# This page is reset once every month ...



## richardsut

Hello everyone! 

This is in reference to a website that automatically updates content once a month. I would like to say in Japanese the following phrase which will appear in the headline of the page in question: 

*"This page is reset once every month on the first day of the month."*

With the word "reset" I wish to express that the data and information is all eliminated (the page starts off blank and throughout the month new information is added.) Is there anyone who would be able to help me out, please?

Thank you in advance for your help!
Cheers,
Richard


----------



## Ocham

*"This page is reset once every month on the first day of the month."*

このページは毎月１日に内容が一新されます。

毎月 (maituki, maigetsu) every month
内容 (naiyou) content
一新 (ishin *一＝one) eliminate everything and start a clean slate


----------



## richardsut

Dear Ocham,

thank you very much for your assistance. This helps me a lot!

Richard


----------



## Flaminius

I'd prefer 更新 to 一新 just because it is a more usual term for Web pages.
このページは毎月1日に内容が更新されます。


----------



## Ocham

No, no. Flaminius. 更新する is close to "renew" as in "renew your driving license." 
It also suggests "make minor changes leaving the other parts as they are." In 
contrast, 一新する is to change everything leaving nothing untouched.

» RAW RECORDS:
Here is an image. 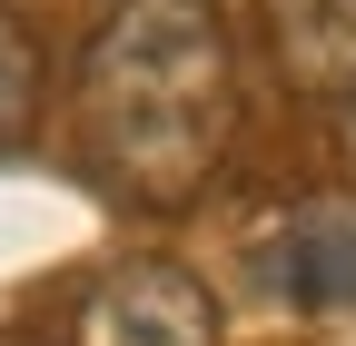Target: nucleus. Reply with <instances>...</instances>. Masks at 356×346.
Instances as JSON below:
<instances>
[{
  "instance_id": "f03ea898",
  "label": "nucleus",
  "mask_w": 356,
  "mask_h": 346,
  "mask_svg": "<svg viewBox=\"0 0 356 346\" xmlns=\"http://www.w3.org/2000/svg\"><path fill=\"white\" fill-rule=\"evenodd\" d=\"M79 346H218V297L168 267V257H129L79 297Z\"/></svg>"
},
{
  "instance_id": "20e7f679",
  "label": "nucleus",
  "mask_w": 356,
  "mask_h": 346,
  "mask_svg": "<svg viewBox=\"0 0 356 346\" xmlns=\"http://www.w3.org/2000/svg\"><path fill=\"white\" fill-rule=\"evenodd\" d=\"M257 30L297 99H356V0H257Z\"/></svg>"
},
{
  "instance_id": "7ed1b4c3",
  "label": "nucleus",
  "mask_w": 356,
  "mask_h": 346,
  "mask_svg": "<svg viewBox=\"0 0 356 346\" xmlns=\"http://www.w3.org/2000/svg\"><path fill=\"white\" fill-rule=\"evenodd\" d=\"M248 267L287 307H356V198H307L248 247Z\"/></svg>"
},
{
  "instance_id": "f257e3e1",
  "label": "nucleus",
  "mask_w": 356,
  "mask_h": 346,
  "mask_svg": "<svg viewBox=\"0 0 356 346\" xmlns=\"http://www.w3.org/2000/svg\"><path fill=\"white\" fill-rule=\"evenodd\" d=\"M228 40L208 0H119L79 50V149L129 208H188L228 149Z\"/></svg>"
},
{
  "instance_id": "423d86ee",
  "label": "nucleus",
  "mask_w": 356,
  "mask_h": 346,
  "mask_svg": "<svg viewBox=\"0 0 356 346\" xmlns=\"http://www.w3.org/2000/svg\"><path fill=\"white\" fill-rule=\"evenodd\" d=\"M337 139H346V168H356V99H346V129H337Z\"/></svg>"
},
{
  "instance_id": "39448f33",
  "label": "nucleus",
  "mask_w": 356,
  "mask_h": 346,
  "mask_svg": "<svg viewBox=\"0 0 356 346\" xmlns=\"http://www.w3.org/2000/svg\"><path fill=\"white\" fill-rule=\"evenodd\" d=\"M30 119H40V50H30V30L0 10V158L30 139Z\"/></svg>"
}]
</instances>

» CHALLENGES:
1. From the forum thread on translating the monthly reset notice into Japanese, give again everything from "This is in reference" down to "for your help!".
2. In the thread on translating the reset notice into Japanese, why does Flaminius prefer 更新 over 一新?
3. Go on with the forum thread on translating the monthly reset notice into Japanese, starting after its last sentence.

» PER-TASK ANSWERS:
1.
This is in reference to a website that automatically updates content once a month. I would like to say in Japanese the following phrase which will appear in the headline of the page in question: 

*"This page is reset once every month on the first day of the month."*

With the word "reset" I wish to express that the data and information is all eliminated (the page starts off blank and throughout the month new information is added.) Is there anyone who would be able to help me out, please?

Thank you in advance for your help!

2. Because 更新 is a more usual term for Web pages.

3.
----------



## Flaminius

My opposition isn't really profound but 一新 sounds so drastic that I expect that a Web page that undergoes 一新 has layouts and contents changed all together.  If 更新 does not have the right timbre, we can resort to the wonted リセット.


----------



## Ocham

*内容*が一新されます means "only the *content* is reset."


----------



## wathavy

I vote one for Ocham.
Cheers.


----------



## masatom

I vote one for Flam.

I feel exactly the same as Flam said.
It's very interesting that natives differ their opinions about them.


----------



## wathavy

In fact, the reason why I push "一新" over "更新" was that it seems to appeal more fascinating than the counterpart.

Actually, the web page "一新"ed weekly sounds more fishy than "更新"ed.
But if it's monthly, I cannot tell.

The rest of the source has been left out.